Deep-learning based denoising has gained popularity in medical imaging [19–21] and OCT [22,23] applications. In addition to producing highly accurate results, these methods also overcome the computational burden of traditional methods and enable real-time processing once a model is trained. Convolutional Neural Networks (CNNs) for OCT denoising have included a variety of network architectures such as GANS [11,24–28], MIFCN [29], DeSpecNet [30], DnCNN [10,31], Noise2Noise [32], GCDS [33], U-NET [34–37], and intensity fusion [38,39]. The critical barrier to translating deep-learning methods to clinical OCT is the lack of an ideal reference image to be used as the ground-truth. To overcome this limitation, some CNN-based methods use averaged frames as the ground-truth to mimic frame-averaging image-quality. Recently, a ground-truth free CNN method was demonstrated that uses one raw image as the input and a second raw image as the ground-truth [40]. Here, the image-enhancement benefit was sacrificed in favor of faster processing rates. This trade-off highlights the limitations of current-generation deep-learning based OCT denoising methods, which require a large number of repeated input images to compute the ground-truth and a small number of input images to achieve real-time processing rates but can result in artifactual blurring (Table 1).

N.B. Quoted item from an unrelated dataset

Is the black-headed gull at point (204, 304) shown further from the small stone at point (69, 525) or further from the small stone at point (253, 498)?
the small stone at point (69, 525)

Table 1. Summary of current-generation neural network architectures for OCT denoising.

View Table | View all tables in this article

Oguz et al. [41] recently demonstrated robust OCT image-enhancement using self-fusion. This method is based on multi-atlas label fusion [42], which exploits the similarity between adjacent B-scans. Self-fusion does not require repeat-frame acquisition, is edge preserving, enhances retinal layers, and significantly reduces speckle noise. The main limitation of self-fusion is its computationally complexity due to the required deformable image-registration and similarity computations, which precludes real-time OCT applications. Our inability to access image-enhanced OCT images in real-time significantly limits the utility of self-fusion for evaluating dynamic retinal changes. Similarly, because real-time image aiming and guidance is performed using noisy raw OCT cross-sections, it is challenging to accurately evaluate image focus, whether the field-of-view sufficiently covers features-of-interest, and image quality after self-fusion, thus reducing yield of usable clinical datasets. In this study, we overcome processing limitations of self-fusion by developing a CNN that uses denoised self-fusion images as the ground-truth [41]. This approach combines the robustness of self-fusion denoising and the high processing-speed of neural networks. Here, we demonstrate integration and translation of optimized data acquisition and processing for real-time self-fusion image-enhancement of ophthalmic OCT at ∼ 22 fps for an image size of 512 × 512 pixels. While potentially more prone to artifacts from implementation of a neural network, our proposed approach enables real-time denoising of raw OCT images, which can directly be used as an indicator of image quality following artifact-free offline self-fusion processing of the acquired data. Similar strategies have been demonstrated in OCT angiography applications to provide previews of volumetric vascular projection maps in real-time [43,44]. This real-time denoising technology can also enhance diagnostic utility in applications that require immediate feedback or intervention, such as during OCT-guided therapeutics or surgery [45,46].

2. Materials and methods

2.1 OCT system

All images were acquired with a handheld OCT system previously reported in [47,48] with a 200 kHz, 1060-nm center wavelength swept-source laser (Axsun) optically buffered to 400 KHz. The OCT signal was detected using a 1.6 GHz balanced photodiode (APD481AC, Thorlabs) and discretized with a 12-bit dual-channel 4 GS/s waveform digitizer board (ATS-9373, AlazarTech). The OCT sample-arm beam was scanned using a galvanometer pair and relayed using a 2x demagnifying telescope to a 2 mm diameter spot at the pupil. All human imaging data were acquired under a protocol approved the Vanderbilt University Institutional Review Board.

2.2 Dataset

Volumetric OCT datasets of healthy human retina centered on the fovea and optic nerve head (ONH) were acquired to train and test the self-fusion neural network. OCT optical power incident on the pupil was attenuated (1-2 mW) to simulate different SNR levels. Each volume contained 2500 raw B-scans (500 sets of 5-repeated frames). The repeated frames were averaged and the resulting 500-frame volume was self-fused with a radius of 3 frames (3 adjacent images before and 3 after the current frame for total of 7 images) to achieve high quality ground-truth images to train the neural network. The supplemental Fig. 1 shows the effect of self-fusion with different radii. Sets of 3 raw and non-averaged B-scans (radius of 1) were used as self-fusion neural network inputs to obtain one denoised image. Figure 1 shows examples of raw and corresponding self-fused OCT B-scans used as ground-truth images.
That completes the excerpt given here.